For the fifth Winter Olympics in a row, a U.S. team earned a place on the ice dance podium — unthinkable for a nation that won a medal in the discipline’s 1976 Olympic debut and then went 30 years without.

It was Madison Hubbell and Zachary Donohue who claimed the bronze with 218.02 points, a fitting finale for the team retiring from competition after next month’s world championships. They were in bronze-medal position following the short dance at their 2018 Olympic debut but fell to fourth overall when Donohue put both hands down on the ice during a slide in their free dance.

Having decided before this season even began that it would be their last, Hubbell and Donohue chose to bask in the Olympic spotlight for an extra moment after their performance.

“We knew that we had to be very focused in the moment and rely that would be sufficient, that would be enough, so at the end we were just trying to soak in as much as we could of Olympic ice,” Hubbell said. “Without any pressure, without anything riding on the line, we just wanted to take a moment to thank the audience, thank each other, the arena. Not many people get to experience that moment, so it would be a shame to walk away without really appreciating it.”

They follow in the footsteps of U.S. figure skating greats Tanith White (nee Belbin) and Ben Agosto (2006 silver), Meryl Davis and Charlie White (2010 silver, 2014 gold) and Maia Shibutani and Alex Shibutani (2018 bronze).

Madison Chock and Evan Bates, she a three-time Olympian and he at his fourth Games (a record for any U.S. figure skater) finished fourth with 214.77 points, a redemptive skate for them as well. Both members of the couple (who are one off the ice as well) fell in their free dance in 2018 and they placed ninth. They were fourth at the 2021 World Championships as well, though had defeated Hubbell and Donohue for the U.S. title last month.

“Given the depth of ice dance and how fierce the competition is, we knew coming in we would need the best from ourselves to be on the podium,” Bates said. “We really are proud of what we did and also proud of what our competitors did. For Zach and Madi to medal is something also that we’re proud of them for; for the U.S. to win that medal is important.
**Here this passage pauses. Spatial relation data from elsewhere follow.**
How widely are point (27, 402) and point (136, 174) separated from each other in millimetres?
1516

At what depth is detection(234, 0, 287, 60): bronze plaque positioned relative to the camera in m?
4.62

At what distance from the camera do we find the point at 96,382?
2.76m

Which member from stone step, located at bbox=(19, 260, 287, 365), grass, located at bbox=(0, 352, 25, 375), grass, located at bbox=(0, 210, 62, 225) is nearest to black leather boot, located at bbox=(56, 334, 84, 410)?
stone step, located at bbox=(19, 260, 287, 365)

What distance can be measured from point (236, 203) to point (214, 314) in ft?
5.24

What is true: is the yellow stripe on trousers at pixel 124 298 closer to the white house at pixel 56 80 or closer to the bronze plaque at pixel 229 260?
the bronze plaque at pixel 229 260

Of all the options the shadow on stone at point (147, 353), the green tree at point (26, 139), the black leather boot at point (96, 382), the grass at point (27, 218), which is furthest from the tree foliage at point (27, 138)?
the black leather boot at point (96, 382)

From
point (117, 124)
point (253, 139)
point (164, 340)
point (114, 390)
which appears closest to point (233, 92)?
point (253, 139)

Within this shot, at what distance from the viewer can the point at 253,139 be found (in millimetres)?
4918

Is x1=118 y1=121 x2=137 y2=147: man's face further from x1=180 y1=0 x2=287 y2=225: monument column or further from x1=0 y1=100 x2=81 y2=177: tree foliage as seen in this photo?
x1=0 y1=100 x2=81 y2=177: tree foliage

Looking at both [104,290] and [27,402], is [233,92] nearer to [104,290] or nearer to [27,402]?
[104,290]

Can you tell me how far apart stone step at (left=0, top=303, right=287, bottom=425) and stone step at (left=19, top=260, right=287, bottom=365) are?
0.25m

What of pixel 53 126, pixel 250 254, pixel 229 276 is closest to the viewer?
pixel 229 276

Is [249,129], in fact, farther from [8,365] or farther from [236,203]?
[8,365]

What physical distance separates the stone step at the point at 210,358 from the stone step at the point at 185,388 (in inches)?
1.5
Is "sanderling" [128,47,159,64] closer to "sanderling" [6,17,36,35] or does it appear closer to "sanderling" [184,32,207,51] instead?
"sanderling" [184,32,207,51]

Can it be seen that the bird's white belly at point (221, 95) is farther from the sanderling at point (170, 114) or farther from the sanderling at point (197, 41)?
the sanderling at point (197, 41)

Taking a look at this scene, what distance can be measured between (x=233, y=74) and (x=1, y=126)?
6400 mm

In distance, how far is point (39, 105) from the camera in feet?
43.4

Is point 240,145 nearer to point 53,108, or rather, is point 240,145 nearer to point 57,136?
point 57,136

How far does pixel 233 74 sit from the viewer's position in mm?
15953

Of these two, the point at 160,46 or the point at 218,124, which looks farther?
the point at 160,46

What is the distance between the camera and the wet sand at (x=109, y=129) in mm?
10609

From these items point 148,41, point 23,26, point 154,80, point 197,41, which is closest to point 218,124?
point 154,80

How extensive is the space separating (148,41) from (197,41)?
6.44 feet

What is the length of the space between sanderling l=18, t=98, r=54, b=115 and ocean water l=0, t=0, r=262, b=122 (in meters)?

Of course we wanted to be on the podium too, but it didn’t happen and that’s part of sport and that’s what makes the Olympics so entertaining for folks at home and so motivating for the athletes.

“There are only three spots on the podium and we were fourth, but there’s a lot to be proud of still.”

This is the third time in the past four Olympics where the second-placed U.S. team was fourth, proving the country’s high-level depth in the discipline.

Gabriella Papadakis and Guillaume Cizeron of France won gold.